When it comes time to collect Social Security, many federal workers and employees of state and local governments, as well as some nonprofits, are in for a major shock.

Those anticipating a Social Security benefit they earned could find it reduced a maximum of $265.50 a month if they turn 62 this year and apply for benefits. That's because of the "windfall law."

Those expecting a spousal or survivor Social Security benefit (based on a husband or wife's private-sector employment) very likely won't receive any Social Security benefit if they also qualify for a civil service annuity or some other pension from work not covered by Social Security. That's because of the "offset law." Many people who are targeted by the windfall or offset laws don't know it--and won't until it hits them.

The National Association of Retired Federal Employees estimates that 300,000 retired federal workers have been hit by the windfall law and 250,000 by the offset law. Those numbers will grow as more federal employees still under the old Civil Service Retirement System retire and become eligible for Social Security benefits.

Workers under the newer Federal Employees Retirement System pay into Social Security and are not affected.

Many federal and other public employees qualify for Social Security benefits by working a relatively short time (10 years) in the private sector-- although that doesn't qualify them for the maximum benefit. Maximum benefits go to people who work full careers in jobs where they pay full Social Security taxes.

To escape the windfall law, people drawing a pension from work not covered by Social Security must have paid into Social Security for 30 years. Those who put in 21 to 29 years under Social Security will be subject to minimal reductions. Also exempt from the windfall law are those who were 62 or who were eligible to retire from government (even if they didn't) before 1986. Individuals are exempt from the offset law if they were eligible to retire before December 1982 or if they switched from CSRS to FERS by Dec. 31, 1987.

The offset law is more likely than the windfall law to be modified this year, because it hits many lower-income employees (mostly women) hardest.

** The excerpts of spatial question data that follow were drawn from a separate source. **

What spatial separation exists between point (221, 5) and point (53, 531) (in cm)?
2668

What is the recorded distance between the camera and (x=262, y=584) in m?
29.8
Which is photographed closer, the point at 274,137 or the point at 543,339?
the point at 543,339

Legislation sponsored by Rep. William J. Jefferson (D-La.) to modify the offset formula had 196 co-sponsors last year and picked up an additional six yesterday, the opening day of Congress. His bill would exempt the first $1,200 a month in combined public pension-Social Security benefits from the offset.

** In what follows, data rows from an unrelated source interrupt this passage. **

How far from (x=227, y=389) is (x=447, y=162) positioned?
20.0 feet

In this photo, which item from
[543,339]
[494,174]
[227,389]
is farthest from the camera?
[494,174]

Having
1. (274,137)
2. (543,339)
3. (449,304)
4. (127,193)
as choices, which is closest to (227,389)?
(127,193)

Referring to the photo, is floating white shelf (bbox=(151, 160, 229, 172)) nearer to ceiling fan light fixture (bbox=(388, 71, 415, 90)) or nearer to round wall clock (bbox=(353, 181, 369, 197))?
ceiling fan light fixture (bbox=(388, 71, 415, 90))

Rep. Barney Frank (D-Mass.) has 88 co-sponsors for his bill to modify the windfall formula. Under his plan, the windfall formula would not apply to the first $2,000 in combined monthly benefits. From $2,000 to $3,000 a month, there would be some reduction. The full windfall formula would apply to combined benefits of more than $3,000 a month.

Rep. Max Sandlin (D-Tex.) has 41 co-sponsors for his bill to eliminate the windfall formula.

Getting Congress to change the offset or windfall rules won't be easy for groups representing workers and retirees. To succeed, they must educate (as in TERRIFY) unwary federal workers and the even larger block of state and local government workers who have either offset or windfall in their future. Those people live and work and vote in every congressional district. And they far outnumber nervous federal workers, which is a very important point in this election year.


The Federal Emergency Management Agency's Donald MacIntyre has retired after 11 years as the agency's labor relations officer. Before joining FEMA, he was a national vice president of the American Federation of Government Employees. He was scheduled to get the FEMA Director's Award today, according to one of his fans, son Douglas MacIntyre.

Francis E. Raue has retired from the Office of Thrift Supervision after 42 years with Uncle Sam.

Jack Barrett, special agent in charge of the criminal division of the FBI's Washington field office, has retired after 31 years' federal service, including 29 with the bureau. He's a past winner of the Attorney General's Distinguished Service Award and is heading for a consulting career.

The Small Business Administration's Richard J. Sadowski has retired after 38 years of federal service. He had one of the longest titles in government: assistant administrator for the Office of Natural Resources Sales Assistance in Government Contracting.

Tindaro A. Smiroldo has retired as director of the Defense Automated Printing Service's Pentagon Center. He had 34 years of federal service.